Image: Washington Post

Yes, that’s true. Jeff Bezos, who is the owner and founder of Amazon (the largest e-commerce store on earth,) amazon prime, amazon cloud services, and Blue Origin, has been in the news lately due to his phone getting hacked. His phone was hacked through a seemingly innocuous video file sent to him on WhatsApp. As per recent investigations, this file seemingly sources back to an account linked to the Saudi Government. 

How did it happen?

As per recent reports by “The Guardian” and “The Financial Times,” Jeff Bezos’s iPhone X received a video file from an account that seemingly belongs to Saudi Crown prince “Muhammad bin Salman” While the video can’t be dissected (to check if it had any malware in it) due to the encryption feature in Whatsapp, it was observed that shortly after the message was received, large amounts of data was exfiltrated from Jeff’s account. What’s more horrifying is that the data kept being transferred for several months becuase the hack was identified and caught.

What does MBS have to say about this?

Shortly after the news of Jeff Bezos’s phone getting hacked surfaced on the media, the Saudi Crown prince sent a voice message to Jeff Bezos affirming him that he has nothing against Jeff Bezos or his company Amazon and, that it is only a matter of time before he will discover the truth”

However, the media has a notion that this statement only further adds evidence to the claims.

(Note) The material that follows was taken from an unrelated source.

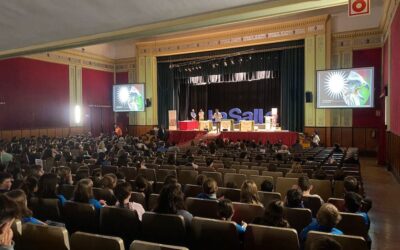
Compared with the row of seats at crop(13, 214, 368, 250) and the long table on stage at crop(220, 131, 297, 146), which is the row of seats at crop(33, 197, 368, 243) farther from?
the long table on stage at crop(220, 131, 297, 146)

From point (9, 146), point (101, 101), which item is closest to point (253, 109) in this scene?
point (101, 101)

So, what’s the actual reason to worry here?

The hack happened in Whatsapp, an app that is owned by Facebook and claimed to be extremely safe due to the encryptions. It should be kept in mind here that Whatsapp has come out to be one of the most popular, downloaded and used app in the world (with 1.5 billion users)

While the encryption sure worked well as we observed when the FTI was unable to decrypt the video message due to its encryption, however, if you think about it, the encrypted walls also didn’t stop the gigabytes of data being transferred from Jeff Bezos’s phone. Also, it didn’t identify or notice that there has been an abnormal amount of data being transferred. Now, who is to blame?

What does the cybersecurity experts have to say?

According to Eva Galperin, the director of cybersecurity at EFF, “There is nothing one can do if someone you trust sends you a carefully crafted message containing malware”

According to Maya Levine, a security engineer at Check Point, it is not that Whatsapp is the only app that is especially flawed. Instead, due to its popularity and high usage around the world, it is targetted more by hackers. Also, she pointed out that in case someone succeeds in decrypting the app’s encryption, he/she can get loads of valuable information beyond imagination.

According to Paul Ducklin, a Principal Research Scientist at Sophos, it is very easy for the average user to dismiss this news just becuase they think they are not the ideal hacker target. “Unfortunately, when it comes to cybercrime, no one is immune and no software is 100% bug-free”

Conclusion:

While it may seem like the hackers are only after the high-profiles and they won’t target the average users, the truth can’t be further from it. In 2019, billions of dollars were stolen from hacking businesses, start-ups, and average users alike. They try to catch you when you’re off guard. So, it is high time that we prioritize how much information we are going to share online. 

Yes, there are mobile security software tools, and they can provide security but no software can guarantee 100% safety. You can use a VPN or browse in TOR Browser, or use a firewall, or antivirus and you can be fine. But it’s always better to reduce the amount of data you share online so that even if the software fails at some point, you are still safe from the breach.